Extract to read:

Mutual information

MIShannon

Estimation using MutualInformationEstimators

When estimated using a MutualInformationEstimator, some form of bias correction is usually applied. The KraskovStögbauerGrassberger1 and KraskovStögbauerGrassberger2 estimators are perhaps the most popular. A common parametric estimator is GaussianMI.

MIShannon with GaussianMI

using CausalityTools
using Distributions
using Statistics

n = 1000
using CausalityTools
x = randn(1000)
y = rand(1000) .+ x
mutualinfo(KSG1(k = 5), x, y)
mutualinfo(GaussianMI(), x, y) # defaults to `MIShannon()`
1.8811016587266156

MIShannon with KraskovStögbauerGrassberger1

using CausalityTools
x, y = rand(1000), rand(1000)
mutualinfo(KSG1(k = 5), x, y)
-0.040659864023560074

MIShannon with KraskovStögbauerGrassberger2

using CausalityTools
x, y = rand(1000), rand(1000)
mutualinfo(KSG2(k = 5), x, y)
0.005134743658384601

MIShannon with GaoKannanOhViswanath

using CausalityTools
x, y = rand(1000), rand(1000)
mutualinfo(GaoKannanOhViswanath(k = 10), x, y)
0.010193665973455657

MIShannon with GaoOhViswanath

using CausalityTools
x, y = rand(1000), rand(1000)
mutualinfo(GaoOhViswanath(k = 10), x, y)
0.023625206674988096

Reproducing Kraskov et al. (2004)

Here, we'll reproduce Figure 4 from Kraskov et al. (2004)'s seminal paper on the nearest-neighbor based mutual information estimator. We'll estimate the mutual information between marginals of a bivariate Gaussian for a fixed time series length of 2000, varying the number of neighbors. Note: in the original paper, they show multiple curves corresponding to different time series length. We only show two single curves: one for the KSG1 estimator and one for the KSG2 estimator.

Provided material:
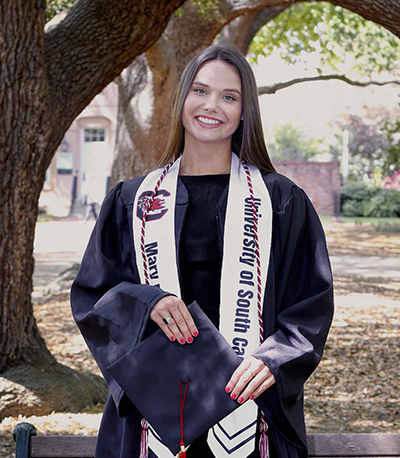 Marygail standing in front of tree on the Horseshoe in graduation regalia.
...
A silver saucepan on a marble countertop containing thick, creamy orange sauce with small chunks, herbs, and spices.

Exercise requirements: Reproduce, word for word, the stretch of the mutual information page from "mutualinfo(GaoKannanOhViswanath(k = 10), x, y)" through "the KSG2 estimator.". The listing has nothing to do with this.

Written response:
mutualinfo(GaoKannanOhViswanath(k = 10), x, y)
0.010193665973455657

MIShannon with GaoOhViswanath

using CausalityTools
x, y = rand(1000), rand(1000)
mutualinfo(GaoOhViswanath(k = 10), x, y)
0.023625206674988096

Reproducing Kraskov et al. (2004)

Here, we'll reproduce Figure 4 from Kraskov et al. (2004)'s seminal paper on the nearest-neighbor based mutual information estimator. We'll estimate the mutual information between marginals of a bivariate Gaussian for a fixed time series length of 2000, varying the number of neighbors. Note: in the original paper, they show multiple curves corresponding to different time series length. We only show two single curves: one for the KSG1 estimator and one for the KSG2 estimator.